- **Passage shown**:
* * * * * * * * *

FW: Healing discourses

Paul Chilton P.A.Chilton at UEA.AC.UK
Thu Sep 20 09:55:38 UTC 2001

-----Original Message-----
From: William Downes [mailto:w.downes at uea.ac.uk]
Sent: 20 September 2001 09:26
To: p.a.chilton at uea
Cc: j.boase-beier at uea
Subject: FW: Healing discourses

-----Original Message-----
From: owner-sysfling at lists.ed.ac.uk
[mailto:owner-sysfling at lists.ed.ac.uk] On Behalf Of Phil Graham
Sent: 19 September 2001 17:15
To: sysfling; sys-func at lists.uts.edu.au
Subject: Healing discourses

Sohail Inayatullah has asked me to circulate this piece, which echoes Jim's
sentiments to some degree. There are some interesting statistics in the


FUTURES AHEAD  After the Terror

Sohail Inayatullah [1]

First, the recent events should be seen in global human terms as a crime
against humanity. This is not only because those in the WTC come from many
nationalities [2] but as well issues of solidarity and efficacy of response
move us in that direction.. In this sense, the framework for dealing with
this has to be from an International Court (and a reformed strengthened
United Nations), just as those responsible for Rwanda and Srebrenica (as
Tony Judge and others have argued, www.uia.org).

Second, an equation that explains terror is: perceived injustice,
nationalism/religious-ism (including scientism and patriarchy), plus an
asymmetrical world order.

The perceived injustice part of the equation can be handled by the USA and
other OECD nations in positions of world power. This means really dealing
with Israel/Palestine as well as the endless sanctions against Iraq. Until
these grievances are met there can be no way forward. It means listening to
the Other and moving away from good/evil terms. This language only
reinforces that which it seeks to dispel.  It continues the language of the
Crusades, with both civilizations not seeing that they mirror each
other.  Indeed, we need to move to a new level of identity. As  Phil Graham
writes: "We are the Other. We have become alienated from our common
humanity, and  the attribute, hope, image, that might save us  is  the
"globalisation" of  humanity." [3]

The USA is a capitalist nation with military might buttressing it. Bin
Ladin and others are capitalists with military strength. Both are
globalized, both see the world in terms of us/them, both use ideas for
their position (extremists drawing on Islam; American intellectuals using
linear development theory). Both are strong male. The USA builds twin
towers, evoking male architecture (as argued by Ivana Milojevic and Philip
Daffara [4]). The terrorists use the same phallic symbol  the airplane  to
bring it down. Boys with toys with terrifying results for us all.

The second part is a shared responsibility, within the Islamic world
especially, but essentially a dialogue of civilizations.  And here, the
crucial language is a dialogue within religions, between the hard and soft
side. Certainly the Taliban arguing that Muslims have a duty to fight with
them in case of an attack on Afghanistan does not help matters.  The
Taliban has spent the last decade fighting against Muslims, why would
anyway desire to support such a state?  While the hard side is clearly
defining the future, but that not need be the case.   Fortunately, the hard
side is becoming de-legitimized   Pat Robertson blaming the terror attacks
on the USA moving away from God because of feminism, etc.) and Muslims
everywhere hopefully beginning to see that more terror will not work and is
morally wrong (however, with civil war in Pakistan looming, the prognosis
for this alternative perspective are not great). Still, the message must
be: the injustices are real but non-violent global civil disobedience
(against companies, nations, leaders)  is a far more potent method for long
term transformation.

* * * * * * * * *

- **Extracted information**:
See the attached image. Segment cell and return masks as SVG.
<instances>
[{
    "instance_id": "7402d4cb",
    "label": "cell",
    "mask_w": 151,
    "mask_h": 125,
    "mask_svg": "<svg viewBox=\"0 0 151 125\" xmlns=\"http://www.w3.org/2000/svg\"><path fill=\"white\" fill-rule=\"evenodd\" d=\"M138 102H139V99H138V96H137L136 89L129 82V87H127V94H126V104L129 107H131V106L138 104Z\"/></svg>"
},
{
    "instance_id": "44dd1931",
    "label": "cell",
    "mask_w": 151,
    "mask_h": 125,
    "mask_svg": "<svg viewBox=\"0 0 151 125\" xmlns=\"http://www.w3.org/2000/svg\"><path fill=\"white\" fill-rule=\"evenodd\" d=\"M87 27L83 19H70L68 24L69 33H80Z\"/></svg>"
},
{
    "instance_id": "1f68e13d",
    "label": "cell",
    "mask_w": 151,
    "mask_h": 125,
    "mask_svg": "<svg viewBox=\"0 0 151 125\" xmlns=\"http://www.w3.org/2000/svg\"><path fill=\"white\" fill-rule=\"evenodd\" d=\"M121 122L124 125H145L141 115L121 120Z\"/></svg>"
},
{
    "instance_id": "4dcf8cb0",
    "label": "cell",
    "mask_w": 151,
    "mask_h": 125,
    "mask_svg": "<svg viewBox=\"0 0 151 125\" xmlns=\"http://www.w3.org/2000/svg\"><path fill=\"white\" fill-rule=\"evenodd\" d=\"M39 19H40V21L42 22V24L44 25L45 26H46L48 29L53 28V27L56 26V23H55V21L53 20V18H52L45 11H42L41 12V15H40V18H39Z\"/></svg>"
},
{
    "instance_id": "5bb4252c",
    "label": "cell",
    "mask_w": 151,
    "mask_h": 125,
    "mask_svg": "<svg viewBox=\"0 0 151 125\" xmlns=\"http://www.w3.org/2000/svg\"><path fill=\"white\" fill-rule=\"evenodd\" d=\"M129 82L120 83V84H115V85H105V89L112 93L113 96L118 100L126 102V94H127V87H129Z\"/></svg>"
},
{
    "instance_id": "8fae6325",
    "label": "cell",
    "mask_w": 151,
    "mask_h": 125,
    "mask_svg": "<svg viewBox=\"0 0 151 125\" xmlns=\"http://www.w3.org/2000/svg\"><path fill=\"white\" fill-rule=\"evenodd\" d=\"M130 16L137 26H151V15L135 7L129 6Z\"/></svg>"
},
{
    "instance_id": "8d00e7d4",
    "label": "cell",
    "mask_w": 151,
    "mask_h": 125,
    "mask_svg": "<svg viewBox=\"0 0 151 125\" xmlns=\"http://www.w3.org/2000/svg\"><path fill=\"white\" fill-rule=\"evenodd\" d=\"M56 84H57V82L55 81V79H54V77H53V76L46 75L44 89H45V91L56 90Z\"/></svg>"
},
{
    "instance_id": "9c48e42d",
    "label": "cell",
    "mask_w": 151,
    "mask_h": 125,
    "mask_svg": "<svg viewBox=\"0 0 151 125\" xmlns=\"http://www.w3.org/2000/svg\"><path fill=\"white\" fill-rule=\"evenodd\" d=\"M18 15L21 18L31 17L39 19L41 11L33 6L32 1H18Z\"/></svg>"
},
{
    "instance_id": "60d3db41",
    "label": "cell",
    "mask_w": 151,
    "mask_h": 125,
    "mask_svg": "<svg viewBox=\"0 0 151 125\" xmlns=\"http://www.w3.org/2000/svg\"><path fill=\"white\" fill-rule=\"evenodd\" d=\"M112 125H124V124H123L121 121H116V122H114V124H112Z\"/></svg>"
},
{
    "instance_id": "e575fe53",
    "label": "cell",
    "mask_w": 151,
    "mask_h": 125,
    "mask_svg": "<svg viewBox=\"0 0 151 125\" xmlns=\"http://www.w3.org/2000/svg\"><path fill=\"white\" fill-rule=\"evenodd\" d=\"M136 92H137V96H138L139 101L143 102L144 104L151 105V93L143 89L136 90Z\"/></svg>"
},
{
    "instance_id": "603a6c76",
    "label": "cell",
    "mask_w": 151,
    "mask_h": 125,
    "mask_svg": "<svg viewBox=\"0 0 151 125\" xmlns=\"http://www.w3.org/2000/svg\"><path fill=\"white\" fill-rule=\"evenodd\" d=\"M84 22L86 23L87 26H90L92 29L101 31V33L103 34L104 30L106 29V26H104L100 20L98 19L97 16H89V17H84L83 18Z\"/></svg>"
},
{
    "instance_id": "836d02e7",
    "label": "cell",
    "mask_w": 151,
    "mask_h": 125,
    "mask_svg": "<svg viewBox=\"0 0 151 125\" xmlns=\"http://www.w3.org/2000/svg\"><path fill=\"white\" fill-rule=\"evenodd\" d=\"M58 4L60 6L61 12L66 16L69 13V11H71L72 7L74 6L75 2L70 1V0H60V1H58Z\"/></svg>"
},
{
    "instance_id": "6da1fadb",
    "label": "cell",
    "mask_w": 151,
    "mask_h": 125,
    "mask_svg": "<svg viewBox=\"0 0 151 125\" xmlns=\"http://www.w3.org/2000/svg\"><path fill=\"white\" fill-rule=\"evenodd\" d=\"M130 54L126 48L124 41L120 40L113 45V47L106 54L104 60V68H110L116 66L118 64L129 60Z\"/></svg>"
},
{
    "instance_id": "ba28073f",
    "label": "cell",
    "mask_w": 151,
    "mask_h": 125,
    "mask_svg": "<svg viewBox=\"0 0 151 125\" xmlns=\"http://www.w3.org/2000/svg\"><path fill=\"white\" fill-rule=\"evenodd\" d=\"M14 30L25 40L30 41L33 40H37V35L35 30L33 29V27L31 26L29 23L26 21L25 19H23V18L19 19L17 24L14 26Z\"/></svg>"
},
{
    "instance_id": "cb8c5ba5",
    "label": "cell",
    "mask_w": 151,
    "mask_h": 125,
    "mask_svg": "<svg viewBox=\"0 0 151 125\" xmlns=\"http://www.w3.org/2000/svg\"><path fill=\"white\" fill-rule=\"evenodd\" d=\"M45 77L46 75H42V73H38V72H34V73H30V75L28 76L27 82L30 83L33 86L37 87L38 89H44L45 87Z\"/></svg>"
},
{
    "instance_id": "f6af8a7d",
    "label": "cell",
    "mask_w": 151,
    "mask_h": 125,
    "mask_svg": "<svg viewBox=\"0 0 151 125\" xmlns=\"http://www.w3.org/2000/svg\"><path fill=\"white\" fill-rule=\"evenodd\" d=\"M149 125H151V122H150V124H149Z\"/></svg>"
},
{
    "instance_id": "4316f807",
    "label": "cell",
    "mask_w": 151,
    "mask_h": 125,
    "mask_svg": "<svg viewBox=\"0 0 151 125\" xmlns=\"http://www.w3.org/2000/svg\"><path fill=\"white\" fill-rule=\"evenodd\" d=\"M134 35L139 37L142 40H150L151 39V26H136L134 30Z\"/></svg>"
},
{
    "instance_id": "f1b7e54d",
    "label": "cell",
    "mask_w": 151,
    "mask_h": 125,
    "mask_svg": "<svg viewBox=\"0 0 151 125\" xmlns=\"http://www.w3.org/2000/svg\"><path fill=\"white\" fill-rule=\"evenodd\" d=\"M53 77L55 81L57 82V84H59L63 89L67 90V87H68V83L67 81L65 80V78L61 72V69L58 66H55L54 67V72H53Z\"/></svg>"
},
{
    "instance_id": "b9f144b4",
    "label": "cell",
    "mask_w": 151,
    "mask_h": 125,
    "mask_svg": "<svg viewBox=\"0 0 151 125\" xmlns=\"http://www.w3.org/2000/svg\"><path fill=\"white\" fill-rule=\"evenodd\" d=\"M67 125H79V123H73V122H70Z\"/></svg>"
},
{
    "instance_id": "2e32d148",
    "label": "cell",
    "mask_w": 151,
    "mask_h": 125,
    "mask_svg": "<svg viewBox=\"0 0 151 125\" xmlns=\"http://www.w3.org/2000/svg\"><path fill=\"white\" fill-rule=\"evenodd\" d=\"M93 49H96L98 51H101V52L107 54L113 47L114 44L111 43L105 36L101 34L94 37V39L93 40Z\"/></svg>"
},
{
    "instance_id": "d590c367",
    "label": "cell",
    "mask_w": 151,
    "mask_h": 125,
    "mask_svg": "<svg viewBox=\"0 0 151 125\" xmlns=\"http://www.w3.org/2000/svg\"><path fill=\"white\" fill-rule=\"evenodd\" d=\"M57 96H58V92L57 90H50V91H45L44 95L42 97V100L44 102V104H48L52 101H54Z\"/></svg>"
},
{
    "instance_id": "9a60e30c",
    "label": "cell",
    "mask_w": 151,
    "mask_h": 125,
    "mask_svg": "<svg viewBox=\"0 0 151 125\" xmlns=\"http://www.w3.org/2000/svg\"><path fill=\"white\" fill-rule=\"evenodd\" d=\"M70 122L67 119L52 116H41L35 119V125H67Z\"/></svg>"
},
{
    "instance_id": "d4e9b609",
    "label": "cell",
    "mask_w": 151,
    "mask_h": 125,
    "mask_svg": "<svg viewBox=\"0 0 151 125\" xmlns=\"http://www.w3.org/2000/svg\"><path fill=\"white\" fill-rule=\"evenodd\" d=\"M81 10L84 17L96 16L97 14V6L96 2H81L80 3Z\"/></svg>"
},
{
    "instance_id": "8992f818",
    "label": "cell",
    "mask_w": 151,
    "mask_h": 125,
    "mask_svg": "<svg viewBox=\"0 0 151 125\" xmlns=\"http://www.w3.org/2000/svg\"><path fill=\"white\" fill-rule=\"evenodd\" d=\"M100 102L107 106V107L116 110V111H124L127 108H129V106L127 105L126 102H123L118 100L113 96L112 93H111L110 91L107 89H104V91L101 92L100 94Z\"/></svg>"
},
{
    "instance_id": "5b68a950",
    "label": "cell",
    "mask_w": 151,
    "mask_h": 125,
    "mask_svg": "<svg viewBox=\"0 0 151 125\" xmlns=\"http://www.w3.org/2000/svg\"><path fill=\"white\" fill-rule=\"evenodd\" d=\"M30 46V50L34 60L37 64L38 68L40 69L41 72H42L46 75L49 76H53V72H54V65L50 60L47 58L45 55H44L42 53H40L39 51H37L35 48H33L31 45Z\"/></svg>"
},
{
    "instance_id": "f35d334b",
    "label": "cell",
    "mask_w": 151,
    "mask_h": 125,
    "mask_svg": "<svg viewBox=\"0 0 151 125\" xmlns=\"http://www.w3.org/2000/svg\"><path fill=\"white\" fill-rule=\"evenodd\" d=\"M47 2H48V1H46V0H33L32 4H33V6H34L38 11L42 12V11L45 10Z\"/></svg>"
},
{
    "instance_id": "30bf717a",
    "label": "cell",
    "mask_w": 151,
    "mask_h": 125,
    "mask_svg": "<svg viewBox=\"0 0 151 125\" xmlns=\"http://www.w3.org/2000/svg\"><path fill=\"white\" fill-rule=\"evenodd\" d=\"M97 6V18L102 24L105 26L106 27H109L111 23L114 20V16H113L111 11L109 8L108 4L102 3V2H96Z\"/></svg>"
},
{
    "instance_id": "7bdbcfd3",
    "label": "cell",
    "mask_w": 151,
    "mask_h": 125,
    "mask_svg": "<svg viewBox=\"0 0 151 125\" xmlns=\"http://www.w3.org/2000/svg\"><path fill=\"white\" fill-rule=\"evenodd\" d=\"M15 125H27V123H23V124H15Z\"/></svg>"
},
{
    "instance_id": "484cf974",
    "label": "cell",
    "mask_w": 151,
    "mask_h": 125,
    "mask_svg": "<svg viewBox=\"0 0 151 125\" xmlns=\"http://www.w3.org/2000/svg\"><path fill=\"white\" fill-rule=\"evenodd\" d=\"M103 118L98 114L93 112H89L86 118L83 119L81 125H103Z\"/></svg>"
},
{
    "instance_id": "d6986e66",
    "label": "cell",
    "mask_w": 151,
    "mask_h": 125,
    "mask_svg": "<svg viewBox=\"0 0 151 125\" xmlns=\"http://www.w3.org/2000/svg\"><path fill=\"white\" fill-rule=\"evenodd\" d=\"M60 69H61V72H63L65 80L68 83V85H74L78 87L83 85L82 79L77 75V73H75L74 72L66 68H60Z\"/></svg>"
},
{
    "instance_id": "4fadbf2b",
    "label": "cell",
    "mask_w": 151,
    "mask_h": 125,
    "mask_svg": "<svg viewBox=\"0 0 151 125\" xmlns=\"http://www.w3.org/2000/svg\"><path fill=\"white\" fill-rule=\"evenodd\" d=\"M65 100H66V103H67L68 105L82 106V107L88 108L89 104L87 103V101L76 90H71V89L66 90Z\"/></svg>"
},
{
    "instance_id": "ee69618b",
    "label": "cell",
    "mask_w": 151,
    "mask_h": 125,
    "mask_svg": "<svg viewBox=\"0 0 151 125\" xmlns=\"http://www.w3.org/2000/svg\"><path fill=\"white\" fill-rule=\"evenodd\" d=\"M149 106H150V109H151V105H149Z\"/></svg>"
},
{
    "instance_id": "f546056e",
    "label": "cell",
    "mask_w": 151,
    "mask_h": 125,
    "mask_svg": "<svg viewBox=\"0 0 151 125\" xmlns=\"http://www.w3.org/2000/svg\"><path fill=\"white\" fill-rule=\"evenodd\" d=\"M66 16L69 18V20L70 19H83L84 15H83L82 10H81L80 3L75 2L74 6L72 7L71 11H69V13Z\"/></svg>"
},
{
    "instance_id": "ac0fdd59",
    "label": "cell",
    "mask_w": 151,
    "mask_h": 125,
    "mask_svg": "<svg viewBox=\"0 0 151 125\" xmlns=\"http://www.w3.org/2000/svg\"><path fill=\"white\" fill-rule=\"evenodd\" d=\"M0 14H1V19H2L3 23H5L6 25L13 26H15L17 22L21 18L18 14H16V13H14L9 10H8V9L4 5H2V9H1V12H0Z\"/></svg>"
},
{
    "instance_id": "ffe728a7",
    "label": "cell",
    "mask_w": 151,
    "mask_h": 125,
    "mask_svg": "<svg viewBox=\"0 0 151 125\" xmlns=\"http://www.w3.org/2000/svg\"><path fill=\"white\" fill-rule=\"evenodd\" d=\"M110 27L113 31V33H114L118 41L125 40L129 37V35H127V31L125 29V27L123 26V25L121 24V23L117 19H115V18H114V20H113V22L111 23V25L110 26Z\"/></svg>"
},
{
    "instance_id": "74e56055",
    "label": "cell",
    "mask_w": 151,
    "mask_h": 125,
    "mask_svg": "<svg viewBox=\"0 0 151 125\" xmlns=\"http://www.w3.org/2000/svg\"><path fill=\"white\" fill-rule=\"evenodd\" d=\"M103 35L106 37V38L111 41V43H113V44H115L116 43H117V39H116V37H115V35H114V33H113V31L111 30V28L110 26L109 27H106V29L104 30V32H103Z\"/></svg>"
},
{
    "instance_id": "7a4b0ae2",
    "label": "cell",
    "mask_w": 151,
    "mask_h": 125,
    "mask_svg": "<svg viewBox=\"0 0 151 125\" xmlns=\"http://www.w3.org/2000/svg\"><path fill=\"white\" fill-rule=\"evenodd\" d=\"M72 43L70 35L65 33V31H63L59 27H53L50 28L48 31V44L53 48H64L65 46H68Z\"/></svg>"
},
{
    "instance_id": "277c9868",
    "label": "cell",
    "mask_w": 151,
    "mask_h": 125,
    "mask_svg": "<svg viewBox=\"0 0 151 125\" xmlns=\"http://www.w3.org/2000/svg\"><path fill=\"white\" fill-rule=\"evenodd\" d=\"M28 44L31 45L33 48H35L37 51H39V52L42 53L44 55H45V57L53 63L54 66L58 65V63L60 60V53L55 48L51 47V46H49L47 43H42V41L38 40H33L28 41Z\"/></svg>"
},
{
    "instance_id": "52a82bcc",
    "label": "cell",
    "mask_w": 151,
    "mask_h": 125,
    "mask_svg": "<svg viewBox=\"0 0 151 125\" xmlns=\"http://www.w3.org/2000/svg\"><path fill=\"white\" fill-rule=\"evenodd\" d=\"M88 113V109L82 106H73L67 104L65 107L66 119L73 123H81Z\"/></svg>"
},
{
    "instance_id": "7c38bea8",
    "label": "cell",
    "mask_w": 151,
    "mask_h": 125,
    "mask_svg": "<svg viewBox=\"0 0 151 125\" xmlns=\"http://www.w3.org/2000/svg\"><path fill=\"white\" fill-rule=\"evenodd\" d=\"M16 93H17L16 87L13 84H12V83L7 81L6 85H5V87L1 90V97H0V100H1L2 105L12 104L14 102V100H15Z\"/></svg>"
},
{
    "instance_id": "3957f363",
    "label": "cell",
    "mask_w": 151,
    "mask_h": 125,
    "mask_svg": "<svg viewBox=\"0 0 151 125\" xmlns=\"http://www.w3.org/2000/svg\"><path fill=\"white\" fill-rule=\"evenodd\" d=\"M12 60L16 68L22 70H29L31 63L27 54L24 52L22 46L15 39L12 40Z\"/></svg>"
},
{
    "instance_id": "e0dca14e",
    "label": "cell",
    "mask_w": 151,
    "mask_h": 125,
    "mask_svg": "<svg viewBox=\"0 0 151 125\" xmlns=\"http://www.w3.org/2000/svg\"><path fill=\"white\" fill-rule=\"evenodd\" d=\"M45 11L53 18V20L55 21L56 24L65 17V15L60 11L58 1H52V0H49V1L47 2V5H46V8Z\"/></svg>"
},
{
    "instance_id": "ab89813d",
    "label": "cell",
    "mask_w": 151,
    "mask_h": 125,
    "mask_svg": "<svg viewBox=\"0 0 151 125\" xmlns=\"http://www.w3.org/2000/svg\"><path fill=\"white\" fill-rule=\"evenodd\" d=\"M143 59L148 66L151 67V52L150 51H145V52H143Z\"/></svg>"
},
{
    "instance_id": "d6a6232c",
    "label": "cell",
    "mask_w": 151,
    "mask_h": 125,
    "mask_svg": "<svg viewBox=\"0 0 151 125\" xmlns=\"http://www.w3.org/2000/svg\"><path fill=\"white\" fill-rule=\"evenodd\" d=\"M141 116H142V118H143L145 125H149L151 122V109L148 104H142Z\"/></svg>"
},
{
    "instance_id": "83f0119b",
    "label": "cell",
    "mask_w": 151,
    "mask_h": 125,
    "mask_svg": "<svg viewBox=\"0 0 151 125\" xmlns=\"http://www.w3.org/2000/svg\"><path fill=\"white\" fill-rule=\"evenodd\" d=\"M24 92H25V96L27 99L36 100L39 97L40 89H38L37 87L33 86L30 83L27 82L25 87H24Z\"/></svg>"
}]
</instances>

* * * * * * * * *

- **Your tasks**:
**1)** According to the essay on responding to the terror attacks, what are the parts of the equation that explains terror?
**2)** Extend the essay on responding to the terror attacks past its final sentence, "term transformation."
The rows come from a separate source and have no connection to the essay on responding to the terror attacks.

- **Answer set**:
**1)**
- Perceived injustice
- Nationalism/religious-ism (including scientism and patriarchy)
- An asymmetrical world order

**2)**
The third part really is what the social movements can and must continue,
challenging the asymmetrical nature of the world system, and pushing for a
new globalization (of ideas, cultures, labour and capital, while protecting
local systems that are not racist/sexist/predatory on the weak).  The
social movements can through their practice and image of the future, show,
and create a global civil society, challenging the twin towers of capital
and military.


There are at least three scenarios for the near and long term future.

1. Fortress USA/OECD. Australia has already chosen that route, with
basically a prison lock down ahead, especially to newcomers (who desire to
enter the Fantasy island of the Virtual West). The costs for the elites
will be very high given globalized world capitalism, and with aging as one
the major long term issues for OECD. The Fortress scenario will lead to
general impoverishment and the loss of the immigration innovation
factor.  In the short run, it will give the appearance of security, but in
the longer run, poverty will result, not to mention sham democracies with
real power with the right wing aligned with the military/police
complex.  Increasing airport security is a must but without root issues
being resolved, terror will find other vehicles of expression. After all,
fortresses are remembered, in history, for being overrun, not for
successful defense against "others."

2. Cowboy War - vengeance forever. Bush has already evoked the Wild West,
and the Wanted  Dead or Alive image, indeed, even calling for a "crusade"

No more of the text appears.